I hated being sad because it’s such a passive seeming emotion. Anger is interesting and passionate and harsh and bright and overwhelming, but sadness is just an all-permeating pallor of emotion that sucks joy from all kinds of happy things.
With that in mind, I’ve decided to just stop, as much as I can, indulging in self-pity and my relentless belief that I’m somehow, for some reason, not going to be happy ever again. I mean – it’s honestly just ridiculous.
I think a lot of it is to do with perfectionism, though I’m not entirely sure why I’m such a perfectionist. Those are musings for another day. The point is, no matter how much I can do, I always feel lesser than others because they can do something else, or they can do the same things better. It’s awful that our society helps strengthen these ideas of mine, but it’s also the way things are, so if I want to not be unhappy all the time I guess I’ll have to just feel great all by myself.
Technically speaking I have a lot of things to make myself feel happy – considering that I’m still a school student I’m really very successful, so far as that can be measured when you don’t have a career or any real option of a career. I’ve had more varied experiences than most people my age, I do well at school, I have interests outside of school and I have friends even if I’m not popular or even well-known. Hell, I live by the beach now so I even have that advantage over some people.
It’s just that I also have those horrible feelings of a lack of self-worth and I cringe at the thought of doing anything outside of school, because I’d have to wear something other than uniform and that might make people judge me. Bit foolish, I know, but I’m working on it.
Plus, I know that everyone feels the same way. Maybe not in exactly the same sense – after all, everyone’s different and we’ve all got different experiences. But as I quietly stalk people’s ask.fm accounts or watch my friends tweeting, it becomes hugely, deeply obvious that no one feels completely happy. Everyone has issues. Nobody shares them with everyone. Everyone wants to be special and unique and different and yet also the same, so they fit in and are loved.
People fish for compliments, ever so blatantly, and smother their peers with false exuberance. They feel sad and lonely and want to know they’re not always going to feel like this. They’re slowly figuring out how to have real relationships with other people – romantic and otherwise.
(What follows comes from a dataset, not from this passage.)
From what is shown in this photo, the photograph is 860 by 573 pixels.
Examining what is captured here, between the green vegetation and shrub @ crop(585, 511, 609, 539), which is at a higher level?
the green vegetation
Often I can’t help but smile at their ham-handed attempts, because I feel proud that I’ve navigated that particular obstacle just a little bit more adeptly.
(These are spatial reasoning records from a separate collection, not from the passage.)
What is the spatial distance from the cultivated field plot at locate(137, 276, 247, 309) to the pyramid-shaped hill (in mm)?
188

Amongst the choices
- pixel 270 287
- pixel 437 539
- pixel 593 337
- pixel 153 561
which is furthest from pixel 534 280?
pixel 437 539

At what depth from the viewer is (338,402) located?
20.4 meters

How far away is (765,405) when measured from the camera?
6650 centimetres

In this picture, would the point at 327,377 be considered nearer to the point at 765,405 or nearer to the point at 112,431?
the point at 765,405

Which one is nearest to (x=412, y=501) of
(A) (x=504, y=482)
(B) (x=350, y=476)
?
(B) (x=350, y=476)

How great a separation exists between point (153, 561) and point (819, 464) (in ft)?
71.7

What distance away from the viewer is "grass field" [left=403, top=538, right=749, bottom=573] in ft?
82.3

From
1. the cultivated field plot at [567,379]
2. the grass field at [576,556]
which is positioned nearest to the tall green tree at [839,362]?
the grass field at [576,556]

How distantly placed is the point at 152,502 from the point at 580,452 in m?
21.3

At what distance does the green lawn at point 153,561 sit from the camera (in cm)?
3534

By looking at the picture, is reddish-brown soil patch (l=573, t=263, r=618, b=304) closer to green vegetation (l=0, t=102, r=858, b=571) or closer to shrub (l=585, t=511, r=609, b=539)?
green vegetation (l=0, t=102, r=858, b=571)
It might not be the best way to live a happy life, and in fact I know I’ll have to revise it quite soon to actually be happy, but for the time being I have a simple method. It’s tapping into my natural competitiveness to force myself to succeed, to be happy, to not worry, to not care, just so that I’m different. Just so that I’m the best. So that I can win. To quietly see people being upset about not being pretty enough and to use that as fuel to stop myself from thinking the same thing – “Do you really want to be just like everyone else, Klementine? Or do you want to be better than them?”
As I said, eventually I’ll need to stop doing, so that I can appreciate people more and not resent those who have things I don’t. But right now, it’s enough to feel that little bit more secure in myself, because I feel ‘better’.